[TASK TO COMPLETE] Copy every line of the data below word for word, with no changes.

[Lines of data]

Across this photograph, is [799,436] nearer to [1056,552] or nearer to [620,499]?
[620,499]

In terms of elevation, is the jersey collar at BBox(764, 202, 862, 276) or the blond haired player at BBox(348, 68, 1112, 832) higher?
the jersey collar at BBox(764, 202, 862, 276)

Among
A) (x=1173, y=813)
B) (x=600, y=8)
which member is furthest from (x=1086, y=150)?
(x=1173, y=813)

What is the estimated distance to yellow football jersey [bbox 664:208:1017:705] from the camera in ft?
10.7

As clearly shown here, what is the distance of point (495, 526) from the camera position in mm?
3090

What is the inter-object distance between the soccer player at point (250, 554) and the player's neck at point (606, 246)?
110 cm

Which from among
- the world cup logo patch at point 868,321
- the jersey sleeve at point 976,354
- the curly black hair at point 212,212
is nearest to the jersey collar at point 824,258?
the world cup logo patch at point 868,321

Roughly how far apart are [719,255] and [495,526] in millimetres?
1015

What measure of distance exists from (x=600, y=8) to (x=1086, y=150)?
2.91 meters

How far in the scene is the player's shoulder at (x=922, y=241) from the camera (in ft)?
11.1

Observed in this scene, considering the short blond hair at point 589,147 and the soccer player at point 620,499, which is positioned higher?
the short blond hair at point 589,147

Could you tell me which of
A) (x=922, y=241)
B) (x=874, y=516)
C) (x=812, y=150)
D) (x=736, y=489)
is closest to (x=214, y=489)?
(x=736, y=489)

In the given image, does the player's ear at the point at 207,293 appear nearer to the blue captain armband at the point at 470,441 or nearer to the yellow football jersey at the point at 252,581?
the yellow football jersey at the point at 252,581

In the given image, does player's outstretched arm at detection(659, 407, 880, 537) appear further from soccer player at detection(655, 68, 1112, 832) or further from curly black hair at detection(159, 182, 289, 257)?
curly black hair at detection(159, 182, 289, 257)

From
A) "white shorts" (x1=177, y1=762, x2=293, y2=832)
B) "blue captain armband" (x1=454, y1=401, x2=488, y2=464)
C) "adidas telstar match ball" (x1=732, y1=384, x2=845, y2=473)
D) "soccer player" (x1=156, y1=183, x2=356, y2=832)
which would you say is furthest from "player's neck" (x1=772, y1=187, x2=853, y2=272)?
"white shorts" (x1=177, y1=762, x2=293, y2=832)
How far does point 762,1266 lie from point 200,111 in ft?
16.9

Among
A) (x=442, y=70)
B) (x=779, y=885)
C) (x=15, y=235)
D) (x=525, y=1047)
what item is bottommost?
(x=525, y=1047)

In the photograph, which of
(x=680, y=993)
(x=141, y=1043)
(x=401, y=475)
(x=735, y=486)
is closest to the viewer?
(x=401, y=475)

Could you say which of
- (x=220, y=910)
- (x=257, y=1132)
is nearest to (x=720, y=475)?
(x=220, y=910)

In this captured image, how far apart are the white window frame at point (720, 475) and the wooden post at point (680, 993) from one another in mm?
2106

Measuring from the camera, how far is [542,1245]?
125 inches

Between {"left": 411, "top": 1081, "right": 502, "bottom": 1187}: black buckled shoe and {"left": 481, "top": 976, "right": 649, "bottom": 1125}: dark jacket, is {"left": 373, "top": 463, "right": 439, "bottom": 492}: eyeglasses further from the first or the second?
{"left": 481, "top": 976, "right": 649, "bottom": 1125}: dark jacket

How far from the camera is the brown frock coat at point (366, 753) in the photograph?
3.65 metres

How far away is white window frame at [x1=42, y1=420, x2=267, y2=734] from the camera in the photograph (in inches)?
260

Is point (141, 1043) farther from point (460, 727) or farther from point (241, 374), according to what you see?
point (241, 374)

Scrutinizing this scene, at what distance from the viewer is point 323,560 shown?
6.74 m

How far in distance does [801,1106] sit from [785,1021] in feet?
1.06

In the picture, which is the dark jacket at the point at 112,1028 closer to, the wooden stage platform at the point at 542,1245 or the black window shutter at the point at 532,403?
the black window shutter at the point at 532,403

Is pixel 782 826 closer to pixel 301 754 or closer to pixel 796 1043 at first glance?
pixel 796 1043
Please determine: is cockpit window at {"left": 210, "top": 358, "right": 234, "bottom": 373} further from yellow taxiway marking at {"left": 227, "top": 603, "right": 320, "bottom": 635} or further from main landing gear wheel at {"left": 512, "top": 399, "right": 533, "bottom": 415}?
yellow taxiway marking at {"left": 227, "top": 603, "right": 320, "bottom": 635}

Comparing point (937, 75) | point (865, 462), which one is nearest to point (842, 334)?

[THE REPLY]
Across this photograph, is [799,436] nearer to [1056,552] or nearer to [620,499]?
[620,499]

In terms of elevation, is the jersey collar at BBox(764, 202, 862, 276) or the blond haired player at BBox(348, 68, 1112, 832) higher?
the jersey collar at BBox(764, 202, 862, 276)

Among
A) (x=1173, y=813)
B) (x=600, y=8)
which member is furthest from (x=1086, y=150)?
(x=1173, y=813)

What is the estimated distance to yellow football jersey [bbox 664:208:1017:705] from the camera in ft?
10.7

As clearly shown here, what is the distance of point (495, 526) from the camera position in mm?
3090

What is the inter-object distance between the soccer player at point (250, 554) and the player's neck at point (606, 246)?
110 cm

Which from among
- the world cup logo patch at point 868,321
- the jersey sleeve at point 976,354
- the curly black hair at point 212,212
is nearest to the jersey collar at point 824,258?
the world cup logo patch at point 868,321

Roughly how far apart are [719,255] and [495,526] in millimetres?
1015

What measure of distance exists from (x=600, y=8) to (x=1086, y=150)?
2.91 meters

How far in the scene is the player's shoulder at (x=922, y=241) from the camera (in ft)?
11.1

Observed in this scene, considering the short blond hair at point 589,147 and the soccer player at point 620,499, which is positioned higher?
the short blond hair at point 589,147

Could you tell me which of
A) (x=922, y=241)
B) (x=874, y=516)
C) (x=812, y=150)
D) (x=736, y=489)
is closest to (x=214, y=489)?
(x=736, y=489)

In the given image, does the player's ear at the point at 207,293 appear nearer to the blue captain armband at the point at 470,441 or nearer to the yellow football jersey at the point at 252,581?
the yellow football jersey at the point at 252,581

In the given image, does player's outstretched arm at detection(659, 407, 880, 537) appear further from soccer player at detection(655, 68, 1112, 832) or further from curly black hair at detection(159, 182, 289, 257)?
curly black hair at detection(159, 182, 289, 257)

From
A) "white shorts" (x1=177, y1=762, x2=293, y2=832)
B) "blue captain armband" (x1=454, y1=401, x2=488, y2=464)
C) "adidas telstar match ball" (x1=732, y1=384, x2=845, y2=473)
D) "soccer player" (x1=156, y1=183, x2=356, y2=832)
which would you say is furthest from "player's neck" (x1=772, y1=187, x2=853, y2=272)?
"white shorts" (x1=177, y1=762, x2=293, y2=832)
How far does point 762,1266 lie from point 200,111 in ft?
16.9

Among
A) (x=442, y=70)
B) (x=779, y=885)
C) (x=15, y=235)
D) (x=525, y=1047)
what item is bottommost?
(x=525, y=1047)

In the photograph, which of
(x=680, y=993)
(x=141, y=1043)
(x=401, y=475)
(x=735, y=486)
is closest to the viewer?
(x=401, y=475)

Could you say which of
- (x=220, y=910)
- (x=257, y=1132)
is nearest to (x=720, y=475)?
(x=220, y=910)

In this captured image, how far apart are the white window frame at point (720, 475) and the wooden post at point (680, 993) from one another in mm?
2106

Measuring from the camera, how far is [542,1245]?
125 inches

Between {"left": 411, "top": 1081, "right": 502, "bottom": 1187}: black buckled shoe and {"left": 481, "top": 976, "right": 649, "bottom": 1125}: dark jacket, is {"left": 373, "top": 463, "right": 439, "bottom": 492}: eyeglasses further from the first or the second?
{"left": 481, "top": 976, "right": 649, "bottom": 1125}: dark jacket

How far from the camera is the brown frock coat at point (366, 753) in the photograph?
3.65 metres

How far away is white window frame at [x1=42, y1=420, x2=267, y2=734] from the camera in the photograph (in inches)?
260

Is point (141, 1043) farther from point (460, 727) or farther from point (241, 374), according to what you see?
point (241, 374)

Scrutinizing this scene, at what distance from the viewer is point 323,560 shown?
6.74 m

How far in distance does [801,1106] sit from [785,1021] in feet?
1.06

In the picture, which is the dark jacket at the point at 112,1028 closer to, the wooden stage platform at the point at 542,1245 or the black window shutter at the point at 532,403?
the black window shutter at the point at 532,403

Is pixel 782 826 closer to pixel 301 754 or closer to pixel 796 1043 at first glance?
pixel 796 1043
Please determine: is cockpit window at {"left": 210, "top": 358, "right": 234, "bottom": 373} further from yellow taxiway marking at {"left": 227, "top": 603, "right": 320, "bottom": 635} or further from main landing gear wheel at {"left": 512, "top": 399, "right": 533, "bottom": 415}?
yellow taxiway marking at {"left": 227, "top": 603, "right": 320, "bottom": 635}

Comparing point (937, 75) | point (865, 462), which one is nearest to point (842, 334)?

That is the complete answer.